As circunstâncias em que recolho as preciosas reflexões astrológicas de Oscar Adler (livro La Astrología como Ciencia Oculta. Buenos Aires: ed Kier, 2009) parecem dar alguma razão à crítica que o ocultista argentino esboça às dificuldades do signo de Peixes. Veja bem, dificuldades do signo, do arquétipo enquanto tal, pois não necessariamente a pessoa que nele orbita é a encarnação maciça de suas tendências. A pessoa que fosse tão somente o retrato que Adler faz de Peixes não estaria em condições de sequer estar digitando agora palavras minimamente coerentes, de viver fora de um sanatório; graças a Deus há ascendentes e tudo o que é da ordem da mistura, do empírico, do anterior ao simbólico. 
A duras penas, venho trilhando há sete anos o deserto psicanalítico (o verbo inicial de minha análise foi "enxugar" o campo mental encharcado de medos e fantasias). E, lado a lado com o forte doutor Ariel, venho aprendendo a discernir o simbólico como uma construção secundária, mais ou menos artificial, e que não chega nunca a recobrir a fenda originária de que somos feitos, o "real" que palavra ou imagem nenhuma pode recobrir ou substituir.
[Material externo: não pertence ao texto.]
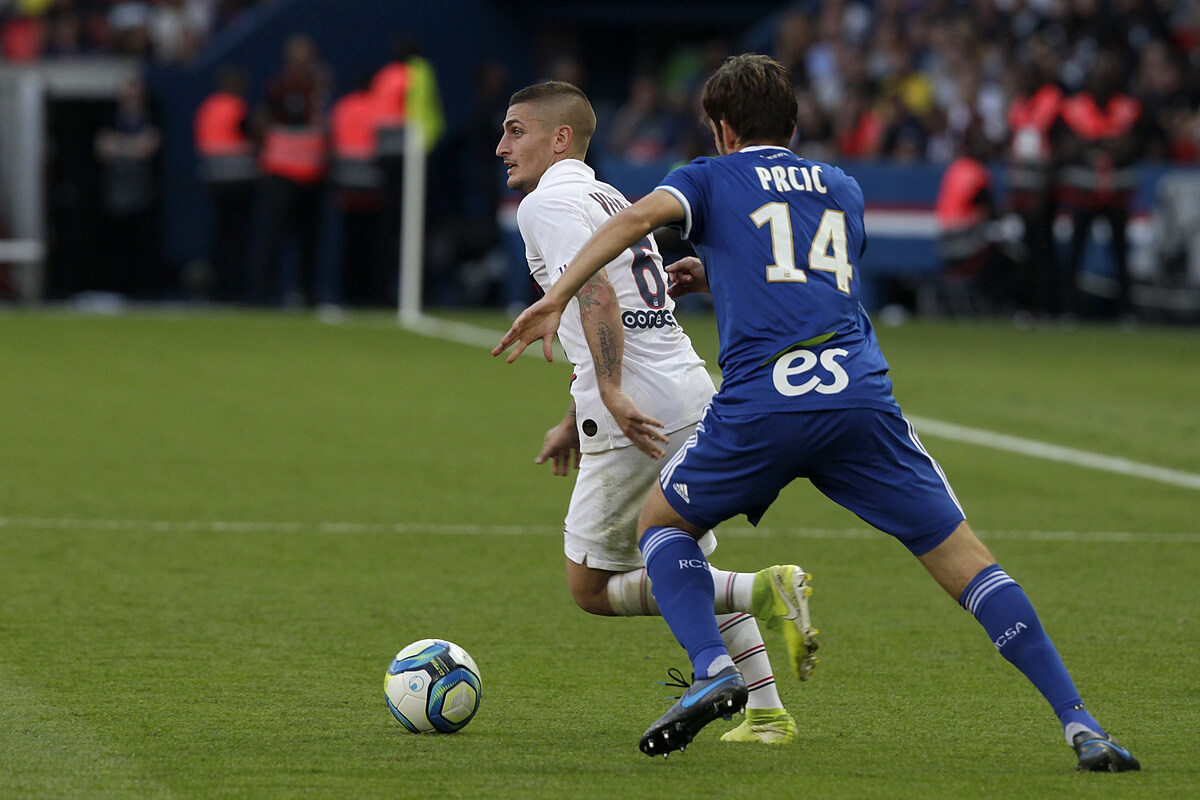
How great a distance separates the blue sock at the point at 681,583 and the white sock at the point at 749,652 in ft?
1.08

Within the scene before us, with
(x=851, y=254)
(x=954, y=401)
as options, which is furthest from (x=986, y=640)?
(x=954, y=401)

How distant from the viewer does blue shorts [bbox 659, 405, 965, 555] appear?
4.39 metres

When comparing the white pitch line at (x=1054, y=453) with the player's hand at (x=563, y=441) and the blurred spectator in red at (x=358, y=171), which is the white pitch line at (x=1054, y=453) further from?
the blurred spectator in red at (x=358, y=171)

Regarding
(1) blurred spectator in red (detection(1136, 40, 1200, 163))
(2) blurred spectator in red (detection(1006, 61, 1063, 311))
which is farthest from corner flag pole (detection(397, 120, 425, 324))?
(1) blurred spectator in red (detection(1136, 40, 1200, 163))

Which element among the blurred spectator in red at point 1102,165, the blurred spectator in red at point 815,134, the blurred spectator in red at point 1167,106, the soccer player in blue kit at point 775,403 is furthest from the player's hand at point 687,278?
the blurred spectator in red at point 815,134

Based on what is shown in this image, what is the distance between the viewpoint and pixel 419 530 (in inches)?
324

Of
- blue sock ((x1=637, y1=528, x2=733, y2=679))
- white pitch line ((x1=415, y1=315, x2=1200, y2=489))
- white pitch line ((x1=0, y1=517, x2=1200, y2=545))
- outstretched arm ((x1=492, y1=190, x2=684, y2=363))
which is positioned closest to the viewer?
outstretched arm ((x1=492, y1=190, x2=684, y2=363))

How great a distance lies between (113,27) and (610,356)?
20.6 metres

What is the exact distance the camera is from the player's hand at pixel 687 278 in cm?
501

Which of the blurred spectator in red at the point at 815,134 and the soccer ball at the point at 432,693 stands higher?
the blurred spectator in red at the point at 815,134

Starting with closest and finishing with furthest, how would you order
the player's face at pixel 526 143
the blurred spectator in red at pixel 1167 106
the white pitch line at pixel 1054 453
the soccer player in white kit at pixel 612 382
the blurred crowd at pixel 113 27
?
the soccer player in white kit at pixel 612 382 < the player's face at pixel 526 143 < the white pitch line at pixel 1054 453 < the blurred spectator in red at pixel 1167 106 < the blurred crowd at pixel 113 27

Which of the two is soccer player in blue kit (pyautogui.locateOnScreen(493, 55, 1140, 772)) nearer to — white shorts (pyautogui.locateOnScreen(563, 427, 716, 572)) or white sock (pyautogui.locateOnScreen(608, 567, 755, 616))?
white sock (pyautogui.locateOnScreen(608, 567, 755, 616))

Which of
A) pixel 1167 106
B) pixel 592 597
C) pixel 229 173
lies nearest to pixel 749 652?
pixel 592 597

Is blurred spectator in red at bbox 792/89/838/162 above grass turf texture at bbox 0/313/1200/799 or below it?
above
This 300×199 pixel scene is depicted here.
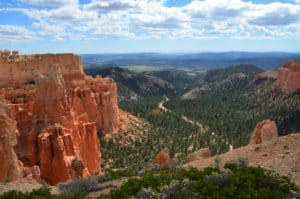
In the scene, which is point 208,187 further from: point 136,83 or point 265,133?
point 136,83

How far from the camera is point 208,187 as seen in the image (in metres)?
12.0

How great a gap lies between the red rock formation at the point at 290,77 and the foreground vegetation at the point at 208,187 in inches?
3711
Nosso trabalho é menos de um demiurgo que cria do nada o tudo, e mais o do engenheiro que projeta pontes que tornam possível o nada transitável. 
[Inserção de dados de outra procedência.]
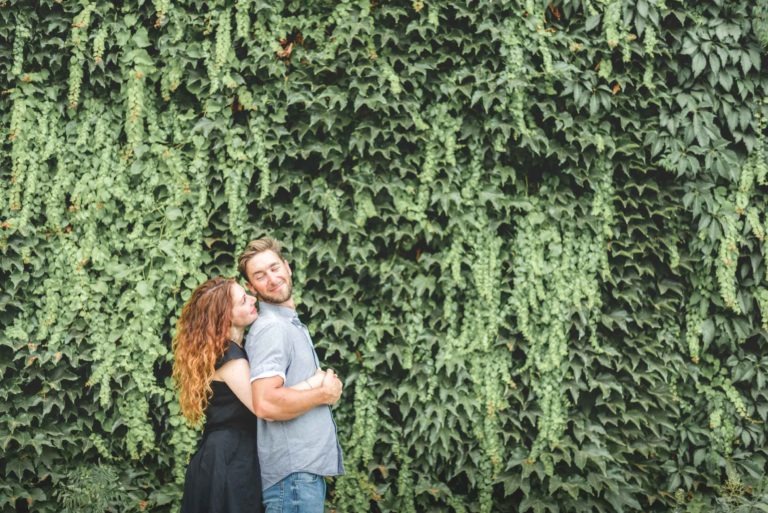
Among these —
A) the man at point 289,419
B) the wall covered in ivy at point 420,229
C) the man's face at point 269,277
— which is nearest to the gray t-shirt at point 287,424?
the man at point 289,419

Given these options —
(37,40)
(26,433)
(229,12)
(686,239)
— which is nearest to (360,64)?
(229,12)

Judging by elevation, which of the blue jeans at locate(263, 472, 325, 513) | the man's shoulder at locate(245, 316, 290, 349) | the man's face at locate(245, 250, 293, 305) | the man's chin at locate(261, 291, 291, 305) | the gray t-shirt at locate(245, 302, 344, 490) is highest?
the man's face at locate(245, 250, 293, 305)

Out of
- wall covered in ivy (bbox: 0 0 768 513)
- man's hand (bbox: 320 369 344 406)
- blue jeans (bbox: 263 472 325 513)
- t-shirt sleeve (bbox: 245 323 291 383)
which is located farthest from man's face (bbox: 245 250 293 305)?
wall covered in ivy (bbox: 0 0 768 513)

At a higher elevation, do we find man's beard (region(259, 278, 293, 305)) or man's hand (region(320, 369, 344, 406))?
man's beard (region(259, 278, 293, 305))

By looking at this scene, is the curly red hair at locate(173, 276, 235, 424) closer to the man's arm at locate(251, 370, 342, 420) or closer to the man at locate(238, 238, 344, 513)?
the man at locate(238, 238, 344, 513)

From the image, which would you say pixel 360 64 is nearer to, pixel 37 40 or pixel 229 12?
pixel 229 12

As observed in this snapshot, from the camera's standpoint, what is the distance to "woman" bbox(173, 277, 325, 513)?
3111mm

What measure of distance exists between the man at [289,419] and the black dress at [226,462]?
7cm

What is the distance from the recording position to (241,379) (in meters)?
3.20

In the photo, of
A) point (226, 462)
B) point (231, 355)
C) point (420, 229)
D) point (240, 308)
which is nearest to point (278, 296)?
point (240, 308)

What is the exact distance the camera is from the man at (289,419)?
3014mm

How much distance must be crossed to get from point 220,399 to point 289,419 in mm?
364

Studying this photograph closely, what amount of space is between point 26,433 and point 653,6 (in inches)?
201

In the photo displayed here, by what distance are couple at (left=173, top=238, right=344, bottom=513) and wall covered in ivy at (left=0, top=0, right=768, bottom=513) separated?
1446mm
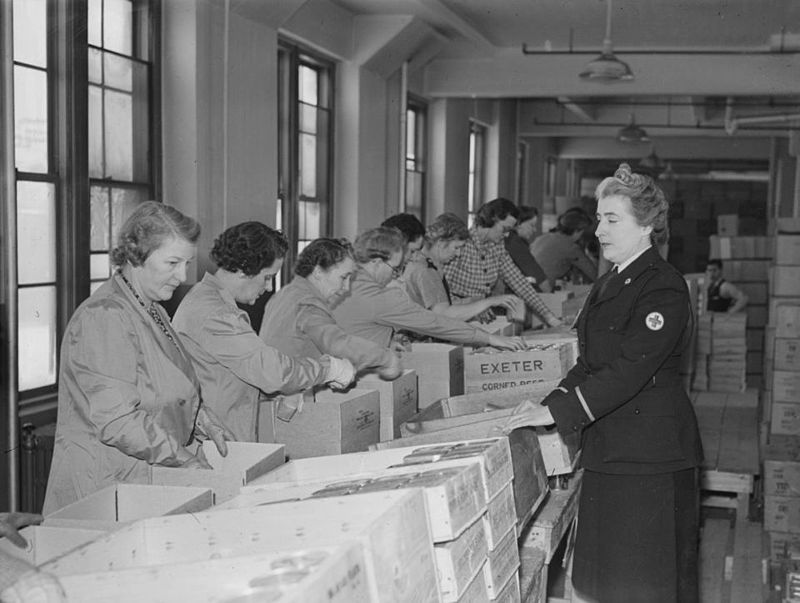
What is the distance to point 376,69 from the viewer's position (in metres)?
9.10

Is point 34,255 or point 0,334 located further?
point 34,255

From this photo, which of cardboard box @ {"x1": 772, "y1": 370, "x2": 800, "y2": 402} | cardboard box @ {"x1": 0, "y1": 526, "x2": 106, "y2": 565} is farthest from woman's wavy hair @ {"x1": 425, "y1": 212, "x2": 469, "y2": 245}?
cardboard box @ {"x1": 0, "y1": 526, "x2": 106, "y2": 565}

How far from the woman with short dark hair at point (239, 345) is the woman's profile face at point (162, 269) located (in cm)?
49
Por isso minhas "colagens" de símbolos e identidades não são hoje o espontaneísmo de outrora, quando eu não tinha dúvidas de que isso ou aquilo "sou eu". Não sou eu me colando aos símbolos, e sim eu os colando, os citando, combinando e parodiando.
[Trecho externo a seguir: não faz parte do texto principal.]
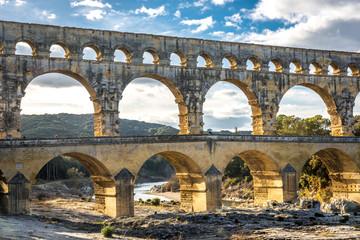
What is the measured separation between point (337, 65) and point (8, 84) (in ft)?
101

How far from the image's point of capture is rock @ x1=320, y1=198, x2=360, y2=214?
1512 inches

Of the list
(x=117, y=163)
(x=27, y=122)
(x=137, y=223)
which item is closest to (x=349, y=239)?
(x=137, y=223)

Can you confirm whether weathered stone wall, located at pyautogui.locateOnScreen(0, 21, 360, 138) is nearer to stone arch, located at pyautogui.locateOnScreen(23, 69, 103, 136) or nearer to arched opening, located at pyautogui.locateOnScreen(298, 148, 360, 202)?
stone arch, located at pyautogui.locateOnScreen(23, 69, 103, 136)

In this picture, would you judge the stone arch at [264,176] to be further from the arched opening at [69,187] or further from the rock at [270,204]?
Result: the arched opening at [69,187]

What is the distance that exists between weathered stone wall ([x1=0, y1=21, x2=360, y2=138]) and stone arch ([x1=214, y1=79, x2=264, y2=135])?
0.09 metres

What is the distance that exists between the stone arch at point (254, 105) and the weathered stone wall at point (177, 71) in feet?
0.30

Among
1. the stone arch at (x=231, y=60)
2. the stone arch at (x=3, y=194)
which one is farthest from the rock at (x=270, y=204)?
the stone arch at (x=3, y=194)

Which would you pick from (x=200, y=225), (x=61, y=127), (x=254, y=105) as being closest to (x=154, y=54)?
(x=254, y=105)

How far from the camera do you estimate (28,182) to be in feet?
96.4

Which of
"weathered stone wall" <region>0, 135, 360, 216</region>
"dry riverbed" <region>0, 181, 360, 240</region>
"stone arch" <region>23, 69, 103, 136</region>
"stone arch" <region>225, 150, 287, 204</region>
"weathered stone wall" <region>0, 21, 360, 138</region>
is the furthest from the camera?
"stone arch" <region>225, 150, 287, 204</region>

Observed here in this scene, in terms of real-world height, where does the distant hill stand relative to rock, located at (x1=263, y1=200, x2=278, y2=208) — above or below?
above

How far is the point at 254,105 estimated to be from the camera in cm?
4219

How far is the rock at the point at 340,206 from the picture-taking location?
126ft

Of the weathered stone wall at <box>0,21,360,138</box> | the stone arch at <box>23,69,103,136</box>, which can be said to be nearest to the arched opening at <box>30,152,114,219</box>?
the stone arch at <box>23,69,103,136</box>
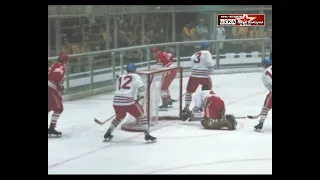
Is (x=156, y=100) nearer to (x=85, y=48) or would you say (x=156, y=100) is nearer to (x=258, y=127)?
(x=85, y=48)

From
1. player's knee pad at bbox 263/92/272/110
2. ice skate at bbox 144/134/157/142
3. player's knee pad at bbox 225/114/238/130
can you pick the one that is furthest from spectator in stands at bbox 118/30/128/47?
player's knee pad at bbox 263/92/272/110

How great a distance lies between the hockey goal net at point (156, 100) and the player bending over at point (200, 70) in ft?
0.38

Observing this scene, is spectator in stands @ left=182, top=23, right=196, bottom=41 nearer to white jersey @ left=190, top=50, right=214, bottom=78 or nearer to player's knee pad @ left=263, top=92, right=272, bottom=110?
white jersey @ left=190, top=50, right=214, bottom=78

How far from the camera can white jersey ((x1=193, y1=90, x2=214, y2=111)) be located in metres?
9.80

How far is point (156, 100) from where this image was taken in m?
10.0

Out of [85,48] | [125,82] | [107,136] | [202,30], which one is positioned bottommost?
[107,136]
Mesmo assim não resisto ao fascínio das grandes imagens da alma. Traço de pisciano, este pobre ser que trafega do nada em nada inventando mundos sem fundos, como os cheques quando nossa conta estourou. A minha estourou faz tempo. Por isso colhi esta e outras citações de Adler não pela compra do livro, mas sentando numa das confortáveis poltronas da Cultura e lendo e escrevendo e meditando com afinco quase hipnótico.  Estado de sonho perpétuo que me advém muito da experiência com livros, filmes, arte em geral. Me tornando uma espécie de espectador mediúnico da vida, enquanto ainda não boto pra fora as virtudes do médium propriamente dito, que se faz embaixador, sim (velho sonho de mamãe para mim), porém entre Céu e Terra, porta-voz dos deuses (inconsciente coletivo) entre os homens e dos homens entre os deuses. Tradutor! Metáfora aliás bem certeira na prática, definindo o ofício que, com muita melancolia, atributo dos filósofos, segundo Aristóteles, e que Walter Benjamin associa diretamente ao ofício de quem traduz, primeiro porque o tradutor se eclipsa para que brilhe a voz de um outro (o autor), e segundo porque não desaparece o suficiente para que o autor simplesmente se manifestasse como espírito redivivo. O médium está lá como déficit de transmissão, por melhor que seja sua habilidade técnica; drama de toda linguagem, transmitir e trair a vida, drama marcado pelo paradoxo de duas forças igualmente verdadeiras, não pelo certo e errado absolutos, virtude relativista de todo drama de alto nível. Aliás, a propósiito deste conceito de drama, vejam hoje o lindo artigo do meu professor Marcelo Coelho, de quem eu discordo apenas quando diz que seus alunos desviavam o olhar do seu; eu gostava demais dele para deixá--lo assim a sós! rs
Tradutor, médium, filósofo (ou algum nome menos pretensioso, embora tão humilde em suas origens), melancólico, pisciano. Encharcado de sonhos e árido como um severino de João Cabral. Estes "sou" eu. Ou melhor, este é um jeito relativamente verdadeiro de no dizer-me já não ser o que digo.